Berliner A-Cat mit seinem neuen Flügel als Ausstellungsstück. © Andreas Hartmann

Der Berliner Bootsbaustudent Thilo Keller (24) hatte schon mit der erfolgreichen Entwicklung seiner eigenen Katamaran-Plattform „Arrow“ in der Szene für Aufsehen gesorgt. Nun stellte er im April sein neuestes Projekt, einen A-Cat-Flügel vor.

Die Konstruktion soll nach dem Vorbild der C-Cats und der aktuellen Americas-Cupper zukünftig auch in der Einhand-Katamaran-Klasse das gewohnte Softsegel ersetzen. Diese allgemeine Entwicklung wird unter Seglern durchaus kritisch bewertet, da Flügelkonstruktionen die Komplexität des Sportes und den Aufwand für den Segler erhöhen.

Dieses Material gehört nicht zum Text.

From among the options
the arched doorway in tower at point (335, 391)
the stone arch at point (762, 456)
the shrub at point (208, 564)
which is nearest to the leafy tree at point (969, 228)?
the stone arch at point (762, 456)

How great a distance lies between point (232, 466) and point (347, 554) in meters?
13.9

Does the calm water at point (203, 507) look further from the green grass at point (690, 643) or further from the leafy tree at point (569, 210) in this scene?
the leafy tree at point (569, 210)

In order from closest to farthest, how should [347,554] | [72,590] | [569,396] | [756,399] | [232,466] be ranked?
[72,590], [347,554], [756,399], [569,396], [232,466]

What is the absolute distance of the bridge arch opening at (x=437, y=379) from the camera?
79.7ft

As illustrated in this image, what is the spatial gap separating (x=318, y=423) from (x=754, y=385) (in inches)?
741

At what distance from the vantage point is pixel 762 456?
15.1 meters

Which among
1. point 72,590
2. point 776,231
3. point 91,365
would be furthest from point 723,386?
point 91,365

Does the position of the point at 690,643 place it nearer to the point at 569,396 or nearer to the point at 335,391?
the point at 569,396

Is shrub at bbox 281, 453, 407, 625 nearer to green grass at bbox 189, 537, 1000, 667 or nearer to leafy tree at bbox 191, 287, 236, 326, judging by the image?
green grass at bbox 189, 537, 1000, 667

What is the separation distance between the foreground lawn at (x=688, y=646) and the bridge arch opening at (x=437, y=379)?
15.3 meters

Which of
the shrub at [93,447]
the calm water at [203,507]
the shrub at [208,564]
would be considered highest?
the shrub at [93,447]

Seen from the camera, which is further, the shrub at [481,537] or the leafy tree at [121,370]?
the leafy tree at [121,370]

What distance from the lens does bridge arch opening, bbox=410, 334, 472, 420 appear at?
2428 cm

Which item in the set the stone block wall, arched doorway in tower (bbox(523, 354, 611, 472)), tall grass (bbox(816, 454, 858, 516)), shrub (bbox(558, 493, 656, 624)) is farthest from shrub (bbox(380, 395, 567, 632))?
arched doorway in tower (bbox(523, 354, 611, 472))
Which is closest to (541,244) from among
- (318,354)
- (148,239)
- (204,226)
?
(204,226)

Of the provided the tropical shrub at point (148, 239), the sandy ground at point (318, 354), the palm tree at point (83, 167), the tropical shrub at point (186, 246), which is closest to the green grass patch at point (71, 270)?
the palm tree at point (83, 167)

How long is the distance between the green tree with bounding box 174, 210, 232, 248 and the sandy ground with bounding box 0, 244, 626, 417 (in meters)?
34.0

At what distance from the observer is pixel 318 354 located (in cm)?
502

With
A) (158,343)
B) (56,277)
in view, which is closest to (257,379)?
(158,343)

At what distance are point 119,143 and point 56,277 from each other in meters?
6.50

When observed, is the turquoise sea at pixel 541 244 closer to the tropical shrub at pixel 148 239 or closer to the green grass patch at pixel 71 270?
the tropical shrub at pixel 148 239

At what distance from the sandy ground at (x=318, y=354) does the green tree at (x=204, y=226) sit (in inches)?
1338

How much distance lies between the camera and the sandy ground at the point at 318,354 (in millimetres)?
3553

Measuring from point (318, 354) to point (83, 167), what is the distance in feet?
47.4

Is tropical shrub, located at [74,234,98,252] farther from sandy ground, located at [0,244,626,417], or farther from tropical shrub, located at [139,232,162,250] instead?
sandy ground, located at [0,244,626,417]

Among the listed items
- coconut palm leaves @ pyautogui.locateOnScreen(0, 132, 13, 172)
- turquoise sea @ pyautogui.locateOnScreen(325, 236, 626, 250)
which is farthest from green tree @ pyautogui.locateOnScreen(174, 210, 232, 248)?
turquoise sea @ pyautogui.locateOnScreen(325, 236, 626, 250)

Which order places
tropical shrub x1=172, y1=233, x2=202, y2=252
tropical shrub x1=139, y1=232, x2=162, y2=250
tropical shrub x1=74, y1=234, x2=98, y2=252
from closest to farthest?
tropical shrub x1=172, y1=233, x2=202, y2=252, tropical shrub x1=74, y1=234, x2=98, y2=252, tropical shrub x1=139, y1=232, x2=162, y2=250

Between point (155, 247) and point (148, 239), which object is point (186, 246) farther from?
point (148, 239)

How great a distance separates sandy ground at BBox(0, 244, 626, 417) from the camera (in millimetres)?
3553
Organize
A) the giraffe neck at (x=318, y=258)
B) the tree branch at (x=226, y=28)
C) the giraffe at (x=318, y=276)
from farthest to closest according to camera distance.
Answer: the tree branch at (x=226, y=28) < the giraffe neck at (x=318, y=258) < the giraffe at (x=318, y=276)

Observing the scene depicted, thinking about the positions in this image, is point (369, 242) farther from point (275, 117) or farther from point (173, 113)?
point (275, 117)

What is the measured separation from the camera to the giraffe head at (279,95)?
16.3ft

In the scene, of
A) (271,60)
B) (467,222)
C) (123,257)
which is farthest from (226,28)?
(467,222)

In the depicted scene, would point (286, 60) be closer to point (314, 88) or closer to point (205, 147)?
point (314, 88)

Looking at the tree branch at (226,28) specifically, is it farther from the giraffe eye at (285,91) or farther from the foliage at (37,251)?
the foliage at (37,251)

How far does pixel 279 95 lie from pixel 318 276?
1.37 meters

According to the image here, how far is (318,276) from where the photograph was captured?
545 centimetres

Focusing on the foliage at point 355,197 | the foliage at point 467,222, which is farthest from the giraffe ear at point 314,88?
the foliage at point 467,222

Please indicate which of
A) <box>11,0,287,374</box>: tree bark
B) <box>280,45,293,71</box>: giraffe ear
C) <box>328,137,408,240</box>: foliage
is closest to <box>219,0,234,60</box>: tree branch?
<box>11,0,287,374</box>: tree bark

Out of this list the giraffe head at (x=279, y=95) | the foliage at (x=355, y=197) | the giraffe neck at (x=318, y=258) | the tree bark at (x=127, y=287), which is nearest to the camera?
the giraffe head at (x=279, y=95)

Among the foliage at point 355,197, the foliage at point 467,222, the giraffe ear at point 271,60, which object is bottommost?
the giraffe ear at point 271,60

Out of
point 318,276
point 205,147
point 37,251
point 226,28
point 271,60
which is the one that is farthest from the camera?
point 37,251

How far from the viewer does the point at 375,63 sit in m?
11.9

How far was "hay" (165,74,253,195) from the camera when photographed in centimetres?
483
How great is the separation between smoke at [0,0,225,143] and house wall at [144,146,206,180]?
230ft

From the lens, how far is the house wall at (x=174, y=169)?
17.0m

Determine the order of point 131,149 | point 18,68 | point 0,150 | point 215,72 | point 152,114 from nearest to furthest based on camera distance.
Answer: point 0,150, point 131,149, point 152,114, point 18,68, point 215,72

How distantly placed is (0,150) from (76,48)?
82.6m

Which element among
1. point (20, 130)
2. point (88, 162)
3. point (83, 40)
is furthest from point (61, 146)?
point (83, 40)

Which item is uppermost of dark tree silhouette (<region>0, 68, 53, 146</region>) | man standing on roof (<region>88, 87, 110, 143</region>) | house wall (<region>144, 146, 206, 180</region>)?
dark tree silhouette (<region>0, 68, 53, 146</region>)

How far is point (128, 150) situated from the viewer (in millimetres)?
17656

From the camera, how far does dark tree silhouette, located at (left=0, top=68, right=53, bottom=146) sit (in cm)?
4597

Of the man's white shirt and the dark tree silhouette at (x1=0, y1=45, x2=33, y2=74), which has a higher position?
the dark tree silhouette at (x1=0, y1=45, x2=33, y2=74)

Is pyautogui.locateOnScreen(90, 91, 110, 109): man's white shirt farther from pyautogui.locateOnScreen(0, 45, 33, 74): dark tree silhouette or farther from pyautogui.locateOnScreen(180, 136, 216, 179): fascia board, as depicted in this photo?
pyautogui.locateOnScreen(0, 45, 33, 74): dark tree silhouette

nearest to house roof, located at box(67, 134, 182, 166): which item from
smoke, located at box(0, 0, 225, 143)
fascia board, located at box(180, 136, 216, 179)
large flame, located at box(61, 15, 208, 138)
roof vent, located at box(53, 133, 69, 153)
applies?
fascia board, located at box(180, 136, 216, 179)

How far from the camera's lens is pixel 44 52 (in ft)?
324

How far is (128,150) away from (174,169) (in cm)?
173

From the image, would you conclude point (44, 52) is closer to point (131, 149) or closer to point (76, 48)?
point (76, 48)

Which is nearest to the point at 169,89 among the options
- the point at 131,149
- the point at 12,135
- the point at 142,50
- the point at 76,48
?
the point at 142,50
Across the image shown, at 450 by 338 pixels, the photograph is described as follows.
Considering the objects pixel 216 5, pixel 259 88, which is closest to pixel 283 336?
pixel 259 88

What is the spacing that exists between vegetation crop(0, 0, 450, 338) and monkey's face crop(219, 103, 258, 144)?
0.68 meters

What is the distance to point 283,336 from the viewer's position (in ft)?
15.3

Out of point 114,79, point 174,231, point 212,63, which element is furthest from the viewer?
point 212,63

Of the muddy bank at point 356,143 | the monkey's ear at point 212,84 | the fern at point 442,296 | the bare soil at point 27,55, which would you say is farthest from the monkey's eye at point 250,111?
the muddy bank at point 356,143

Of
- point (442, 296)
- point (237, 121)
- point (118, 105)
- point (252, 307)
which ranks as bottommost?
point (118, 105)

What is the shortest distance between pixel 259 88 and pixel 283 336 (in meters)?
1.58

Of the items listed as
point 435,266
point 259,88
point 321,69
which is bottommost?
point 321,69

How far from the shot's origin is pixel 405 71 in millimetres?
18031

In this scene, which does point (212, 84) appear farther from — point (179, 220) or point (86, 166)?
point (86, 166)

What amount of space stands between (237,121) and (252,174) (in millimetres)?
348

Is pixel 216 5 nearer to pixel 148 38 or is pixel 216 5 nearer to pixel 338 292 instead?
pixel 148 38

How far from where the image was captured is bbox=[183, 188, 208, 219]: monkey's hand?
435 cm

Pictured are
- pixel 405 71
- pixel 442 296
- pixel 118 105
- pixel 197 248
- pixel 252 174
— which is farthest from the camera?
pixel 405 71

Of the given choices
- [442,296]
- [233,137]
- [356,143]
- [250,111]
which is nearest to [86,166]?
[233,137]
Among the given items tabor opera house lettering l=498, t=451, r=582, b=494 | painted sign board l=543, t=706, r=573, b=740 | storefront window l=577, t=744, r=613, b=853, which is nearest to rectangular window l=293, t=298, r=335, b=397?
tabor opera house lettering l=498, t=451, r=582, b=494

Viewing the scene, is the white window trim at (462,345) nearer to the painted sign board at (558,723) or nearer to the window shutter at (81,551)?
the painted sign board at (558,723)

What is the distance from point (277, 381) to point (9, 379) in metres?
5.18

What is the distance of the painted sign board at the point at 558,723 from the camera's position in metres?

Es werden negative Einflüsse auf die Klassengröße befürchtet. Die Beliebtheit des A-Cats lebt heute auch von der Einfachheit und Leichtigkeit des Bootes. Keller hält dagegen, dass sich Flügel durchsetzen werden, wenn sie einen sportlichen Mehrwert bieten. Auch sei ein Verbot für eine freie Konstruktionsklasse keine Lösung, da diese sich nicht auf Dauer dem Stand der Technik verschließen kann.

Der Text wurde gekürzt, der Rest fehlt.